— Begin Records for processing —
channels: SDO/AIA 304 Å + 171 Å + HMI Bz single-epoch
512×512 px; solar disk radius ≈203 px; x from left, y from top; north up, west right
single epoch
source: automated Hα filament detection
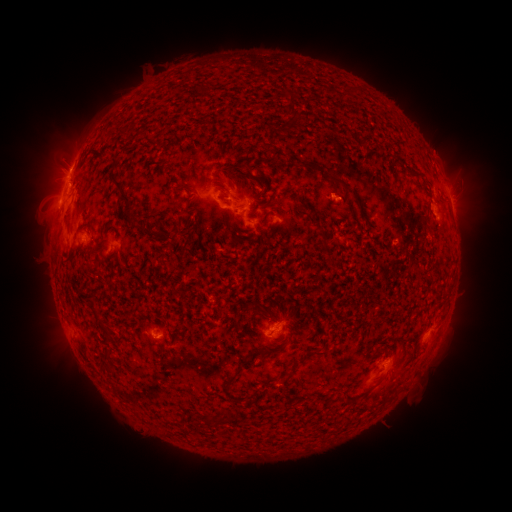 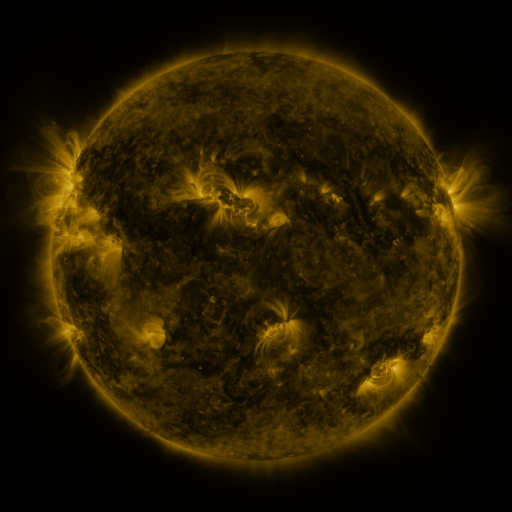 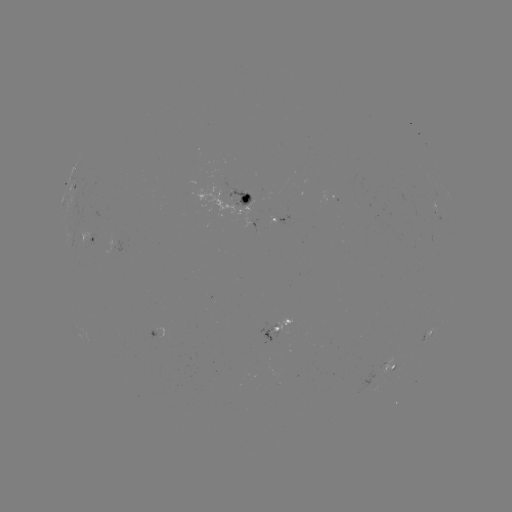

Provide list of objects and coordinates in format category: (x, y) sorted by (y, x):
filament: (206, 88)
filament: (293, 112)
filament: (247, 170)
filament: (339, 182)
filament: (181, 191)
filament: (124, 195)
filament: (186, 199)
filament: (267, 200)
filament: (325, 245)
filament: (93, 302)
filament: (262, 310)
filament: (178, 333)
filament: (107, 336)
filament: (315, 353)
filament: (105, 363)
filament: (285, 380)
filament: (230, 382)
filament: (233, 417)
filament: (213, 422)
— End Records for processing —
**Exercise**
Extract every line of the records above verbatim, leaving the pictures out of your answer.

**Exercise answer**
channels: SDO/AIA 304 Å + 171 Å + HMI Bz single-epoch
512×512 px; solar disk radius ≈203 px; x from left, y from top; north up, west right
single epoch
source: automated Hα filament detection

Provide list of objects and coordinates in format category: (x, y) sorted by (y, x):
filament: (206, 88)
filament: (293, 112)
filament: (247, 170)
filament: (339, 182)
filament: (181, 191)
filament: (124, 195)
filament: (186, 199)
filament: (267, 200)
filament: (325, 245)
filament: (93, 302)
filament: (262, 310)
filament: (178, 333)
filament: (107, 336)
filament: (315, 353)
filament: (105, 363)
filament: (285, 380)
filament: (230, 382)
filament: (233, 417)
filament: (213, 422)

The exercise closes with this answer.